When I stop an upstart job, by default it uses SIGTERM. I have trapped SIGTERM in node.js like:
process.on('SIGTERM', shutdownServerGracefully);
process.on('SIGINT', shutdownServerGracefully);
I verified that this works by running it from terminal and sending kill -s SIGTERM [pid]
. This triggers the graceful shutdown, and I see it in logs.
I have an upstart script that looks like this:
# Process will start after a network is available.
start on runlevel [2345]
stop on runlevel [016]
# Keep server running
respawn
respawn limit 5 30
# Wait 5 minutes for server to gracefully shutdown
kill timeout 300
# Allow for graceful shutdown
kill signal SIGTERM
normal exit 0 SIGTERM SIGINT SIGQUIT
chdir /var/web_server
script
# Environment variables
. /etc/environment
export NODE_ENV
# Setup all stdout and stderr to go to a named pipe
mkfifo /tmp/log-fifo
( logger -t web < /tmp/log-fifo & )
exec > /tmp/log-fifo
rm /tmp/log-fifo
node server.js --env="$NODE_ENV" 2>&1
end script
When I start the job, everything works fine. When I stop the job, the node process is killed immediately, node never handles the SIGTERM signal.

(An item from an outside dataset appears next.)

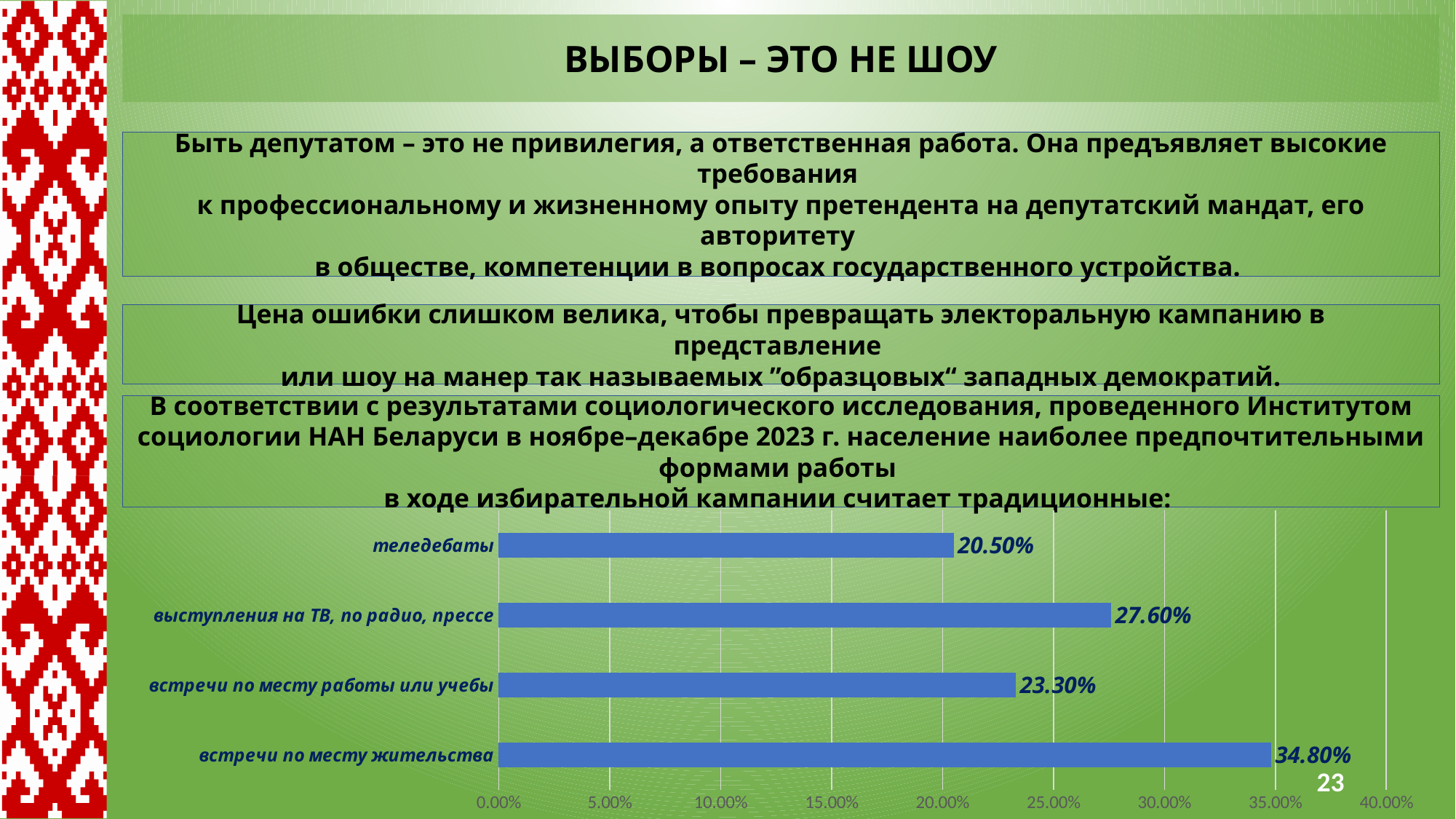
Is the value for встречи по месту жительства greater or less than 30.00%? greater What is the value for теледебаты? 20.50% Which category has the lowest value? теледебаты What kind of chart is shown on the slide? bar chart What is the difference between the values for встречи по месту жительства and теледебаты? 14.30% What is the value for встречи по месту работы или учебы? 23.30% What is the value for выступления на ТВ, по радио, прессе? 27.60% What is the difference between the values for выступления на ТВ, по радио, прессе and встречи по месту работы или учебы? 4.30% Which is larger: the value for выступления на ТВ, по радио, прессе or the value for встречи по месту работы или учебы? выступления на ТВ, по радио, прессе Which category has the highest value? встречи по месту жительства How many categories are shown in the chart? 4 What is the value for встречи по месту жительства? 34.80%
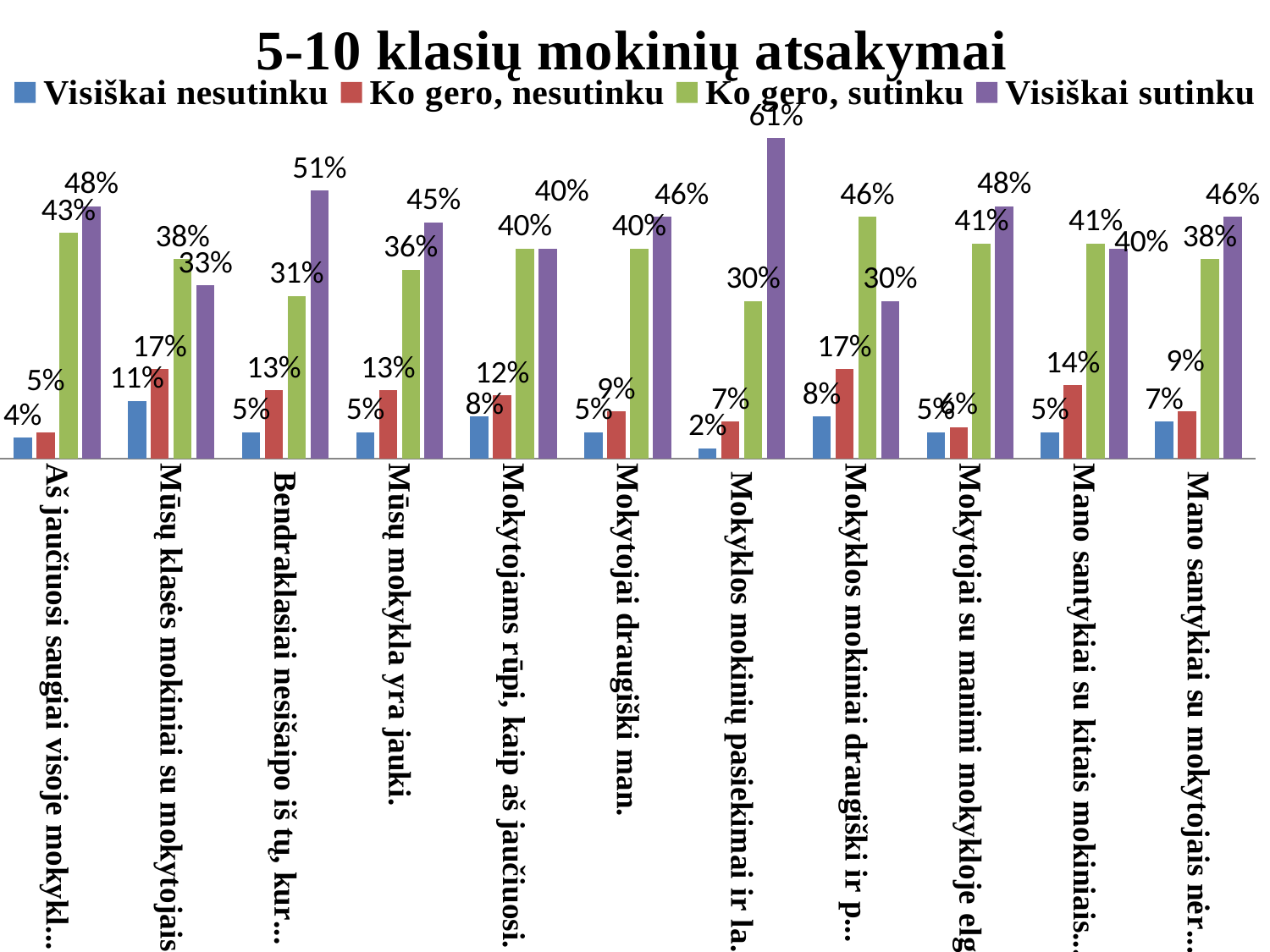
For 'Mokytojai draugiški man.', which is larger: 'Ko gero, sutinku' or 'Visiškai sutinku'? Visiškai sutinku How many categories are shown on the x axis? 11 How many series does the legend list? 4 What is the value of 'Visiškai sutinku' for 'Mūsų mokykla yra jauki.'? 45% Which colour represents the 'Ko gero, sutinku' series? green Which category has the highest 'Visiškai sutinku' value? Mokyklos mokinių pasiekimai ir la... What is the difference between 'Visiškai sutinku' and 'Ko gero, sutinku' for 'Mūsų mokykla yra jauki.'? 9% What is the title of the chart? 5-10 klasių mokinių atsakymai What is the value of 'Ko gero, nesutinku' for 'Mokytojai draugiški man.'? 9% What kind of chart is shown on the slide? bar chart What is the value of 'Ko gero, sutinku' for 'Mokytojams rūpi, kaip aš jaučiuosi.'? 40% What is the value of 'Visiškai nesutinku' for 'Mokytojams rūpi, kaip aš jaučiuosi.'? 8%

If I change the upstart conf to kill signal SIGINT
, the node process WILL get SIGINT and shutdown gracefully. WTF?
Why does SIGINT work correctly but not SIGTERM? Why is my node process perfectly able to trap SIGTERM when run from terminal, but not when run via Upstart, and yet it is able to trap SIGINT? Is this a quirk or bug in Upstart?